Answer each item from the box plot solution below, one per line.
(a) How many data points does the solution count in the data set?
(b) Which values make up the lower half of the data set?
(c) At what value should the line inside the box fall?

GIVEN TEXT:
━━━━━━━━━━━━━━━━━━━━
Question

tori is getting ready to run a marathon. she kept track of the lengths of her last few training runs. training runs (mi.) 11 8 15 16 8 20 16 12 6 13 7 which box plot represents the data? training runs (mi.)

Explanation:

Answer:

To determine the correct box - plot, we need to find the five - number summary (minimum, first quartile $Q_1$, median, third quartile $Q_3$, maximum) of the data set $\{6,7,8,8,11,12,13,15,16,16,20\}$.

1. Find the minimum and maximum:

• Step1: Identify the minimum value
• Sort the data set: $6,7,8,8,11,12,13,15,16,16,20$. The minimum value is $6$.
• Step2: Identify the maximum value
• The maximum value is $20$.

1. Find the median ($Q_2$):

• Step3: Calculate the position of the median
• Since there are $n = 11$ data points, the position of the median is $\frac{n + 1}{2}=\frac{11+1}{2}=6$.
• The median is the 6th - ordered value, so the median $Q_2=12$.

1. Find the first quartile ($Q_1$):

• Step4: Consider the lower half of the data
• The lower half of the data set is $\{6,7,8,8,11\}$.
• Since there are $n_1 = 5$ data points in the lower half, the position of $Q_1$ is $\frac{5 + 1}{2}=3$.
• The first quartile $Q_1 = 8$.

1. Find the third quartile ($Q_3$):

• Step5: Consider the upper half of the data
• The upper half of the data set is $\{13,15,16,16,20\}$.
• Since there are $n_2=5$ data points in the upper half, the position of $Q_3$ is $\frac{5 + 1}{2}=3$.
• The third quartile $Q_3 = 16$.

The box - plot should have a minimum value of $6$, $Q_1 = 8$, median $=12$, $Q_3 = 16$, and maximum $=20$. Without seeing all the options, we can say that the box - plot with a left - most whisker at $6$, the left side of the box at $8$, the line inside the box at $12$, the right side of the box at $16$, and the right - most whisker at $20$ is the correct one.

(Note: Since the options are not fully shown, we can't give a definite choice among them, but this is the process to find the correct box - plot.)
━━━━━━━━━━━━━━━━━━━━
RECORDS PROVIDED:
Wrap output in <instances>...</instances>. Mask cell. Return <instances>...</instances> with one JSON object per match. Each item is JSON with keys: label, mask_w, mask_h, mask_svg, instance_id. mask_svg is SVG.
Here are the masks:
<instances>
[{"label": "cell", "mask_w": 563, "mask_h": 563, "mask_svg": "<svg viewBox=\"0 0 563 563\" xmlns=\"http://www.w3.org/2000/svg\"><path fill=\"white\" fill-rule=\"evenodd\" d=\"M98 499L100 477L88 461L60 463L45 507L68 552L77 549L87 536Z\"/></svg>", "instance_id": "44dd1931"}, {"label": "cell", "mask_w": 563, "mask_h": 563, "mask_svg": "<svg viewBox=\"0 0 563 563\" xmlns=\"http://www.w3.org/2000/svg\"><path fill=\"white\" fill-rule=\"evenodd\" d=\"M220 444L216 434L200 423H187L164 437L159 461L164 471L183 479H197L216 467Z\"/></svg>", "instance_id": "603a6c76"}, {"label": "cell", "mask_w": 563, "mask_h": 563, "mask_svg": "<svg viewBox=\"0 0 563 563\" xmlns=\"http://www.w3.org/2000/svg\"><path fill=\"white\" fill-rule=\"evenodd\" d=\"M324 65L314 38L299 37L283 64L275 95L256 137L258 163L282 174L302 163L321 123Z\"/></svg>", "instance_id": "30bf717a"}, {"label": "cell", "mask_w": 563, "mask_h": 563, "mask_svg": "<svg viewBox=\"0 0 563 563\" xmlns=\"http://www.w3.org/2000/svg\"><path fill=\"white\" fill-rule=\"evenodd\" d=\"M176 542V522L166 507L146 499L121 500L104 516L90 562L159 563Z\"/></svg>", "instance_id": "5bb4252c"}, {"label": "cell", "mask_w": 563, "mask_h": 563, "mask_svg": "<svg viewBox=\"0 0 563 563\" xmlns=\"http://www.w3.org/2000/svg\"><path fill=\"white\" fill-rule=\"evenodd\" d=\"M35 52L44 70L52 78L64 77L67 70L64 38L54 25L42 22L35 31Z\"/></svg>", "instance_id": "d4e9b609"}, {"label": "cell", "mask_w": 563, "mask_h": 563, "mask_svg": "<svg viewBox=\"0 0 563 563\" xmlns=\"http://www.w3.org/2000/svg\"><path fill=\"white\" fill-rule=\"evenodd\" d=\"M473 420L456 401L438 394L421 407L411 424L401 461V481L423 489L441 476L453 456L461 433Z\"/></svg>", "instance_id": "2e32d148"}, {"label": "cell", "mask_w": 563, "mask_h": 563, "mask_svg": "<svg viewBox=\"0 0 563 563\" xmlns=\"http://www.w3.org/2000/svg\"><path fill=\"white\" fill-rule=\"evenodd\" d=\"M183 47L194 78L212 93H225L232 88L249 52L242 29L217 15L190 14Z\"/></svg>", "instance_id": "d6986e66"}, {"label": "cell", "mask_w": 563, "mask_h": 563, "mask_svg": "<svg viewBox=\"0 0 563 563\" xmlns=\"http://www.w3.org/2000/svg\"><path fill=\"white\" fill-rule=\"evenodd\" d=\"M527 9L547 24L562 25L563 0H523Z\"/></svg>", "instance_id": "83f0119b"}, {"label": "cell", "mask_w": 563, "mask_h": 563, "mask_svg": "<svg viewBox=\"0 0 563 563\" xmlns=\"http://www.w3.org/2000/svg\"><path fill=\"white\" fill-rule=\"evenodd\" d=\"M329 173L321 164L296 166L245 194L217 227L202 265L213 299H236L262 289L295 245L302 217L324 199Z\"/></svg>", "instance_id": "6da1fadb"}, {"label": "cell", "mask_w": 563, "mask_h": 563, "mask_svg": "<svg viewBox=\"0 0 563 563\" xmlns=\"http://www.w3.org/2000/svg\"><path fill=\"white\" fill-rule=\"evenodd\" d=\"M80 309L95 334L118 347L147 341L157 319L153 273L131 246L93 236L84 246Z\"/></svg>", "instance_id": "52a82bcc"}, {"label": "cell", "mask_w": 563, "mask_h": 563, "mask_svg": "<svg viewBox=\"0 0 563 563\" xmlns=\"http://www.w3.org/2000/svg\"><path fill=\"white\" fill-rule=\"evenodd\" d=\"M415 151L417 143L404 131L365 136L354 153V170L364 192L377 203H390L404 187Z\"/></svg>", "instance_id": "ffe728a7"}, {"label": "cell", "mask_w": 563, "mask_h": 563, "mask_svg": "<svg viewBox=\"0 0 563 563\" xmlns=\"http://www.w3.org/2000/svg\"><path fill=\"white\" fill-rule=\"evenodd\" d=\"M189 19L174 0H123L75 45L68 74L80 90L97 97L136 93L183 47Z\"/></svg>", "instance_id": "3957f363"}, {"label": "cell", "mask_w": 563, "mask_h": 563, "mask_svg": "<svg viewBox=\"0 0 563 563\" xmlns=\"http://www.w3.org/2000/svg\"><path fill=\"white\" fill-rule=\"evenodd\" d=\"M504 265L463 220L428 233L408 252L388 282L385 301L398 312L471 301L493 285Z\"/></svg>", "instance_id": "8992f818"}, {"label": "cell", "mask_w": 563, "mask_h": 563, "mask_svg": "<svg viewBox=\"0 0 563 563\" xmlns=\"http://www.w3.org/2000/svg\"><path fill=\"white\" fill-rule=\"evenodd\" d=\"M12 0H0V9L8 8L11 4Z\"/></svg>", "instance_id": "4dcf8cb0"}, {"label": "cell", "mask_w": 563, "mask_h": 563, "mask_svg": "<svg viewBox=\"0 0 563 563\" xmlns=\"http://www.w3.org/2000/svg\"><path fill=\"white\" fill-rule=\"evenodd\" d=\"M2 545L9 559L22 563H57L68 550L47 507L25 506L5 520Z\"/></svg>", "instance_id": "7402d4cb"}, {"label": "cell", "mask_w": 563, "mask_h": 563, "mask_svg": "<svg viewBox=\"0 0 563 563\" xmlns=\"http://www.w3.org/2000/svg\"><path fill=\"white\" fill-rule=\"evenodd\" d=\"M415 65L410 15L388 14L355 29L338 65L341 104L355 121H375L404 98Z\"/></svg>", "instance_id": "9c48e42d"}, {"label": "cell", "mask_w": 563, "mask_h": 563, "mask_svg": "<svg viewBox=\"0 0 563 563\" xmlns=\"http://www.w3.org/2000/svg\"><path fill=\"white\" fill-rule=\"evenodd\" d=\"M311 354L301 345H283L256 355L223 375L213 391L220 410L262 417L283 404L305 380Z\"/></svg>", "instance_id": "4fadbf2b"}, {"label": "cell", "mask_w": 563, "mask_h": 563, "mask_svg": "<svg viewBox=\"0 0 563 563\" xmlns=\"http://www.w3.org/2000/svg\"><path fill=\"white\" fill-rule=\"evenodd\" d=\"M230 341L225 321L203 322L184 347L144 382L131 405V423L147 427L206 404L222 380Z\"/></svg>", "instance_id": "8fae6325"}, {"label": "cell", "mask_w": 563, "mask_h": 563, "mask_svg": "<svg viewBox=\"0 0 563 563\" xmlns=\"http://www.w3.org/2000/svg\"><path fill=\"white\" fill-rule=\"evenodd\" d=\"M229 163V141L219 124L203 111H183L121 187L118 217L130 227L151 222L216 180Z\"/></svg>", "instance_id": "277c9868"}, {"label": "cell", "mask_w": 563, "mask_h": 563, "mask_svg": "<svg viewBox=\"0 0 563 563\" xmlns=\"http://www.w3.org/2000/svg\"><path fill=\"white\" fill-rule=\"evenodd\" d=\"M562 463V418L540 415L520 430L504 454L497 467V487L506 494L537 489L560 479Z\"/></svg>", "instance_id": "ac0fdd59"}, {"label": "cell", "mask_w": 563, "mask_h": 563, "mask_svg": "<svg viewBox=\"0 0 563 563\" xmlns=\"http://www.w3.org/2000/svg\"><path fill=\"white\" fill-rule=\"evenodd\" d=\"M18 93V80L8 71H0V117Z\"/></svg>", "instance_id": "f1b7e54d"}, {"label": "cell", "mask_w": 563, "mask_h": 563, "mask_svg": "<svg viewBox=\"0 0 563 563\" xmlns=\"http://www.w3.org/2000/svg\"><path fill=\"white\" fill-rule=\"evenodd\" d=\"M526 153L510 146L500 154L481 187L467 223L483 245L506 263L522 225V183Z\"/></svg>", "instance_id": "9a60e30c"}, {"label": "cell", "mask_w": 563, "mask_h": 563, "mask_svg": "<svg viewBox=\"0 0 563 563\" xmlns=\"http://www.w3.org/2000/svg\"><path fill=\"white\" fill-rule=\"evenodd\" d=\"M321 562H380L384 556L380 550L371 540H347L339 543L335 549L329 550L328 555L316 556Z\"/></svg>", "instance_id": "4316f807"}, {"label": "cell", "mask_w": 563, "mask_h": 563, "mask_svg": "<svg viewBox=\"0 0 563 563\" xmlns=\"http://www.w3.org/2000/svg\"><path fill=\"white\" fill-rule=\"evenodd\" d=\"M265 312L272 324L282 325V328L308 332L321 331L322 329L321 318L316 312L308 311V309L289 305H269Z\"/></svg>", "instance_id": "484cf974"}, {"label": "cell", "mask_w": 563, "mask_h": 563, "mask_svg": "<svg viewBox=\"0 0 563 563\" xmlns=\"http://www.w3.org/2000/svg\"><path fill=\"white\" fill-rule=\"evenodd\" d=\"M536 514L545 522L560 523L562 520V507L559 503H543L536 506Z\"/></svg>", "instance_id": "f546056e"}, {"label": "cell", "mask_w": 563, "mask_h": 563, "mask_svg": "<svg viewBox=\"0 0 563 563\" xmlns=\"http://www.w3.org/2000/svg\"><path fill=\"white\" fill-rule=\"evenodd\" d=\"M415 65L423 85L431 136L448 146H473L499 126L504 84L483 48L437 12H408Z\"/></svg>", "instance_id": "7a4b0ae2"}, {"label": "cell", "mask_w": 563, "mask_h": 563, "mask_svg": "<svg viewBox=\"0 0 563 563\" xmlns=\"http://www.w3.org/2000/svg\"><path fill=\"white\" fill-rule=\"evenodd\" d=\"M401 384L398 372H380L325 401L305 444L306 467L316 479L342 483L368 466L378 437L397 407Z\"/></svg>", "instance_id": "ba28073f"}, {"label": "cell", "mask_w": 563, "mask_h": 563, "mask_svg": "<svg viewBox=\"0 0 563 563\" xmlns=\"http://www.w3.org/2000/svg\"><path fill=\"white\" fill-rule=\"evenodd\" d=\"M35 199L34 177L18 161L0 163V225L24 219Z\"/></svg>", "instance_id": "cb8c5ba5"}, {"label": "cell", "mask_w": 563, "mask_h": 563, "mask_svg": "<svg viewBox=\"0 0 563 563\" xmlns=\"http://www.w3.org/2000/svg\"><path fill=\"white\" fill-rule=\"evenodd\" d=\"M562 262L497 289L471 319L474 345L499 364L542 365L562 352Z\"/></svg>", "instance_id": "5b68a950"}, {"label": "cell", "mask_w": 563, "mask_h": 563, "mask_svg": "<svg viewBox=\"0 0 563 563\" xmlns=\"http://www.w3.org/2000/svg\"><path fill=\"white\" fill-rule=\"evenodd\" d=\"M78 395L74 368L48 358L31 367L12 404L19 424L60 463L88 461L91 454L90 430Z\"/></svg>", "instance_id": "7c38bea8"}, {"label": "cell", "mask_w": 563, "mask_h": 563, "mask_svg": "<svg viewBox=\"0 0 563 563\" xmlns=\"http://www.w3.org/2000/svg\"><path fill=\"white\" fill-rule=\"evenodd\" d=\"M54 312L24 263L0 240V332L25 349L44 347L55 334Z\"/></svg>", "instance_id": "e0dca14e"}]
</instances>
━━━━━━━━━━━━━━━━━━━━
ANSWER SPACE:
(a) 11
(b) 6, 7, 8, 8, and 11
(c) 12